Supporting Documents:
130-17 AFL.pdf130-17 AFL.pdf130-17 Rspndt Notce.pdf130-17 Rspndt Notce.pdf


THE SUPREME COURT

DETERMINATION


BETWEEN

MARK FINNEGAN
APPLICANT
AND

THE SUPERINTENDENT OF TALLAGHT GARDA STATION

AND THE GOVERNOR OF WHEATFIELD PRISON

RESPONDENT

APPLICATION FOR LEAVE TO APPEAL TO WHICH ARTICLE 34.5.3° OF THE CONSTITUTION APPLIES

RESULT: The Court does grant leave to the applicant to appeal to this Court from the Court of Appeal.

REASONS GIVEN:

1. Jurisdiction

This determination relates to an application by Mark Finnegan (the Applicant) who was the respondent in the underlying appeal to the Court of Appeal, for leave to appeal under Article 34.5.3° of the Constitution from the judgment of the Court of Appeal (Birmingham J., Edwards J. and Hedigan J), being a judgment delivered by Hedigan J. on the 27th day of July, 2017 and the order made on foot of the said judgment perfected on the 17th day of August, 2017 following the grant of the respondents' appeal from the order of the High Court made herein on the 7th November, 2016 (finding that the arrest of the Applicant on the 10th day of November, 2014 and his subsequent detention between that date and the 10th day of December, 2014 was not in accordance with law and awarding costs to the Applicant).

As is clear from the terms of the Constitution and from the many determinations made by this Court since the enactment of the Thirty Third Amendment, it is necessary, in order for this Court to grant leave, that it be established that the decision sought to be appealed against either involves a matter of general public importance, or that it is otherwise in the interests of justice necessary that there be an appeal to this Court.

+++

* TASKS FOR THIS EXERCISE:
1. From the Supreme Court determination, reproduce verbatim the passage between "As is clear" and "to this Court.", inclusive.
2. According to the Supreme Court determination, what must be established before the Court can grant leave to appeal, and on what does the determination base that requirement? Answer in one to three sentences.
3. Write the next part of the Supreme Court determination, picking up after its final sentence.

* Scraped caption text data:
+++

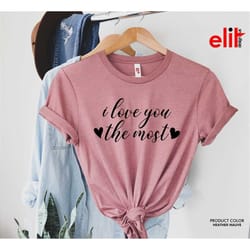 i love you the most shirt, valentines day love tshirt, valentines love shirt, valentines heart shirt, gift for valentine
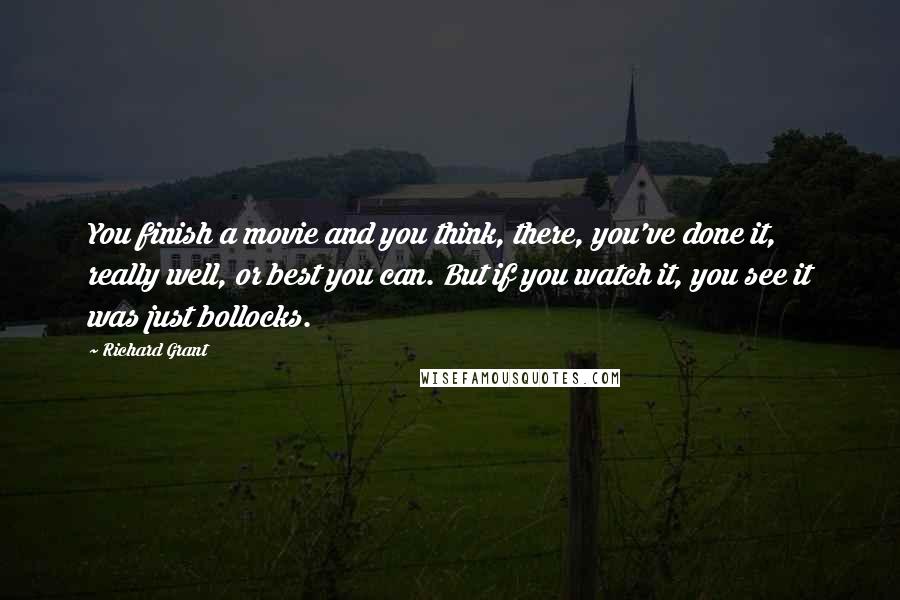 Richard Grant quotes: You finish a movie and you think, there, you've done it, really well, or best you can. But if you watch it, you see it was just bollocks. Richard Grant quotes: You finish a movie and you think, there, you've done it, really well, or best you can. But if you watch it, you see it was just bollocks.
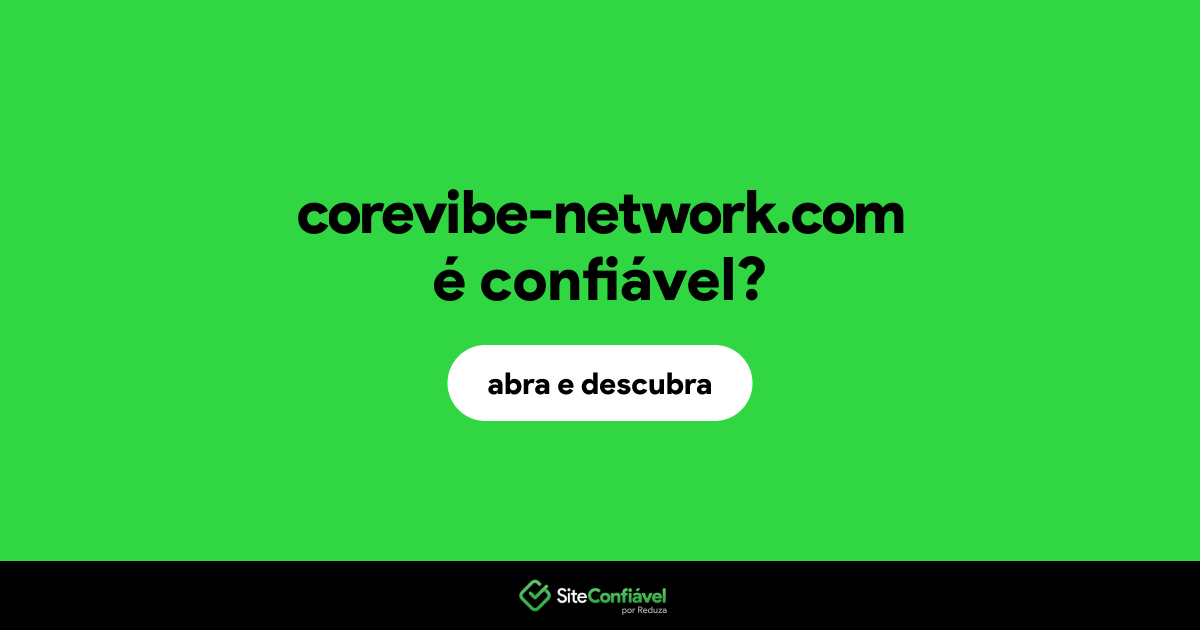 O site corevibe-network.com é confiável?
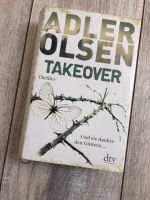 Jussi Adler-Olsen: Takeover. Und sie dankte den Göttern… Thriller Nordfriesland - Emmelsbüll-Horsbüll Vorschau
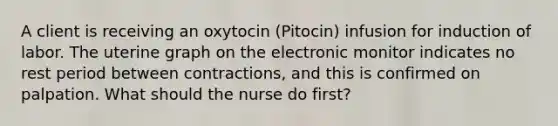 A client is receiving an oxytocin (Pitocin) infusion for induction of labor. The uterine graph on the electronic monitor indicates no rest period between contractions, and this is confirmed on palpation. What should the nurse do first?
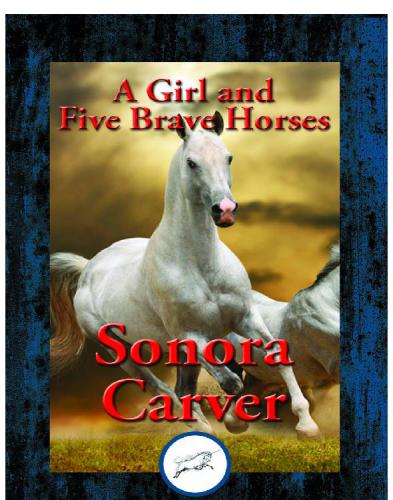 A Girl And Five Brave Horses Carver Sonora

+++

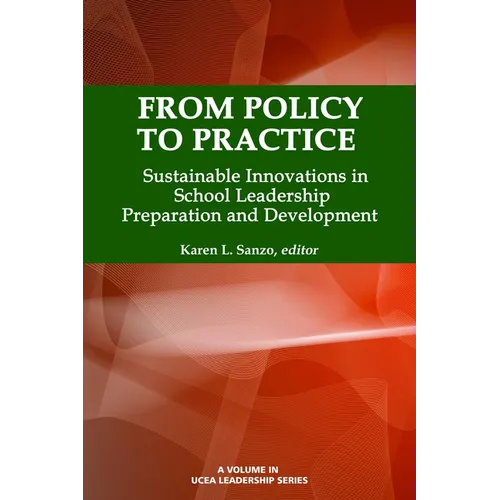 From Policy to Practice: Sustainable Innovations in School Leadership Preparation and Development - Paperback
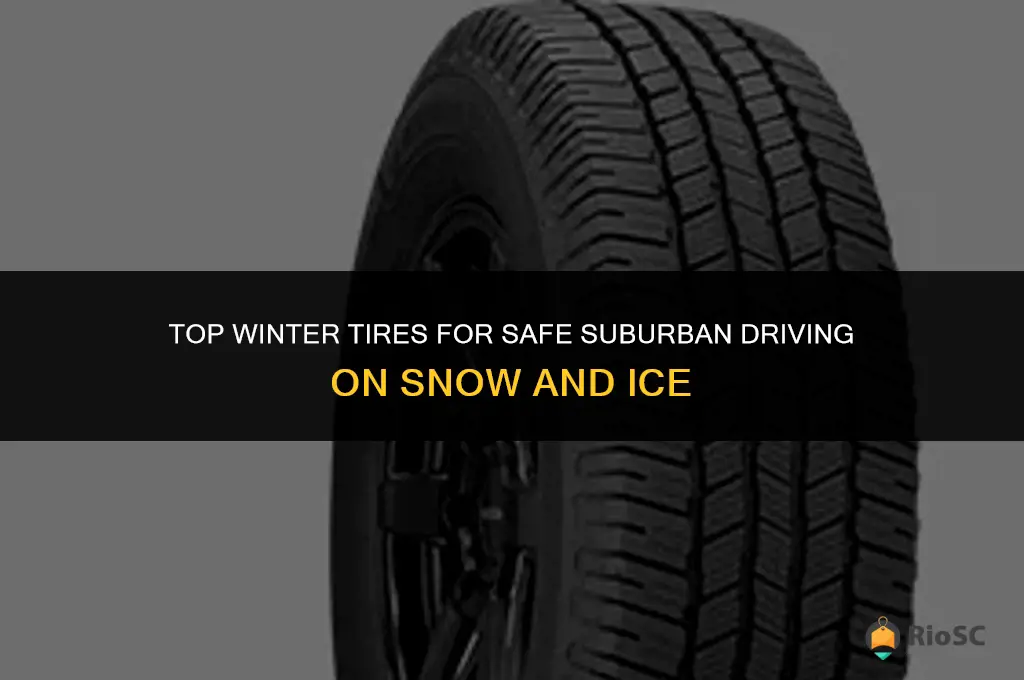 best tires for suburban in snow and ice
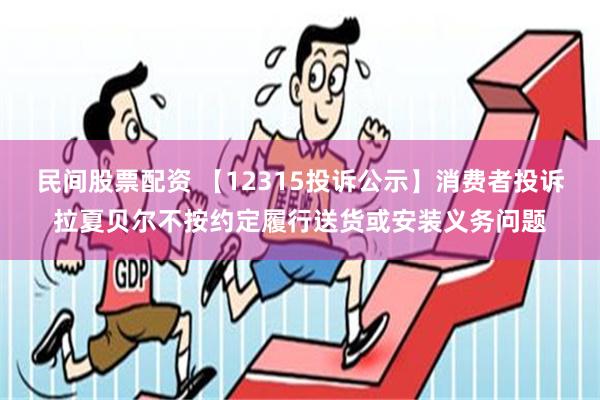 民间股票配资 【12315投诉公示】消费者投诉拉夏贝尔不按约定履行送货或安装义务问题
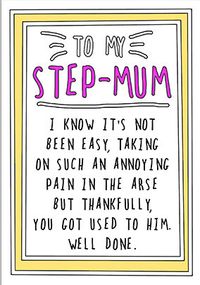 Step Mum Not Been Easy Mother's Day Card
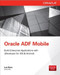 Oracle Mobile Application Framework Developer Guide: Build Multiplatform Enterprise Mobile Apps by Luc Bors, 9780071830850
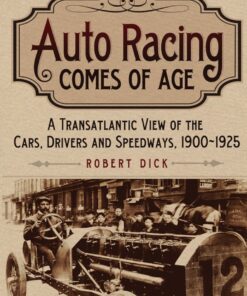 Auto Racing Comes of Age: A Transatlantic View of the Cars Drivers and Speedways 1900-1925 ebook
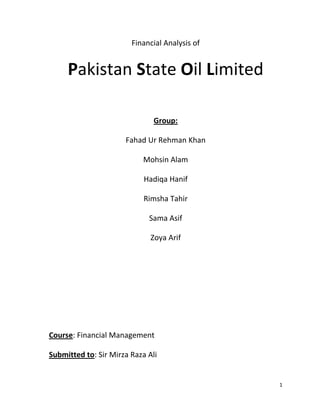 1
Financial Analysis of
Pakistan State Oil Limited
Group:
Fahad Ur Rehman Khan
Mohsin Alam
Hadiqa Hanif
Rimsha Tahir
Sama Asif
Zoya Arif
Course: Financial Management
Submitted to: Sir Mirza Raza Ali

+++

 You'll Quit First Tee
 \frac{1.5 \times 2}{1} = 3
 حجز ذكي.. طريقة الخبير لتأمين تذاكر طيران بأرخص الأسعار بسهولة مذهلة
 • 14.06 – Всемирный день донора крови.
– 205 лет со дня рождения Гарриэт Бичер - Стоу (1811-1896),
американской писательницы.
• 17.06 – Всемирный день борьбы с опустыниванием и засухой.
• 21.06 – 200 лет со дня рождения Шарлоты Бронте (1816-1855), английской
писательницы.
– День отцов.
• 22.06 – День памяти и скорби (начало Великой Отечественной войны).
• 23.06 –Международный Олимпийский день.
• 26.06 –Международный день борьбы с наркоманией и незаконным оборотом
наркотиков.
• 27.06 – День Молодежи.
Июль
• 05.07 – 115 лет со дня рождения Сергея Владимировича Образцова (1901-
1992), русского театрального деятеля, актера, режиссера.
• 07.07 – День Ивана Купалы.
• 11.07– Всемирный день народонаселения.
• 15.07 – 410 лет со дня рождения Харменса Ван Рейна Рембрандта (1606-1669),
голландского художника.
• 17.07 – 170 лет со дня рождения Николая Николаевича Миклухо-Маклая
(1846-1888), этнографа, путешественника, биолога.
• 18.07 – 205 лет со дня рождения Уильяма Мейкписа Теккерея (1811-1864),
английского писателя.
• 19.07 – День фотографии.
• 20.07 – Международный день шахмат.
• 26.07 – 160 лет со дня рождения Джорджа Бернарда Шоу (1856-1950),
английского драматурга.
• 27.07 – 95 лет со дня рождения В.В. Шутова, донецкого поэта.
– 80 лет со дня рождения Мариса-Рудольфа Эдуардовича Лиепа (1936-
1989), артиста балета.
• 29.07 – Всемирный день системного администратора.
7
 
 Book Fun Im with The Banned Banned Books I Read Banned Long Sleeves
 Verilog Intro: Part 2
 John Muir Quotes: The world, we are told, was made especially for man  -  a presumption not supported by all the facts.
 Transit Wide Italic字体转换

+++

* ANSWERS FOR THE TASKS:
1.
As is clear from the terms of the Constitution and from the many determinations made by this Court since the enactment of the Thirty Third Amendment, it is necessary, in order for this Court to grant leave, that it be established that the decision sought to be appealed against either involves a matter of general public importance, or that it is otherwise in the interests of justice necessary that there be an appeal to this Court.

2. It must be established that the decision being appealed either involves a matter of general public importance or that an appeal to the Supreme Court is otherwise necessary in the interests of justice. The determination says this follows from the terms of the Constitution and from the many determinations the Court has made since the Thirty Third Amendment was enacted.

3.
The Court considers it desirable to point out that a determination of the Court on an application for leave, while it is final and conclusive so far as the parties are concerned, is a decision in relation to that application only. The issue is whether the questions raised and the facts underpinning them meet the constitutional criteria for leave. It will not, save in the rarest of circumstances, be appropriate to rely on a refusal of leave as having a precedential value in relation to the substantive issues in the context of a different case. Where leave is granted, the issue or issues in respect of which leave to appeal have been granted will in due course be disposed of in the substantive decision of the Court.

2. The proceedings

Information about the decision of the Court of Appeal is set out in the Applicant's application for leave and does not appear to be in dispute from the point of view of the respondents. The application for leave is published on the Courts Service website together with the respondents' notice along with this determination. It would be useful to set out a summary of the background to this matter leading to the decision of the Court of Appeal which it is sought to appeal.

The Applicant was convicted on the 19th November, 2008 of allowing himself to be carried in a vehicle without the consent of the owner. On the 27th May, 2009 he was sentenced to sixteen months imprisonment. He served two months in Wheatfield Prison and was then transferred to Shelton Abbey Open Centre on the 28th July, 2009. On the 31st October, 2009 the Applicant absconded from Shelton Abbey and was declared unlawfully at large as a result. On the 10th November, 2014, the Applicant presented himself by request at Tallaght Garda Station where he was arrested, taken into custody and lodged in Wheatfield Prison in respect of the sentence imposed on him in 2009.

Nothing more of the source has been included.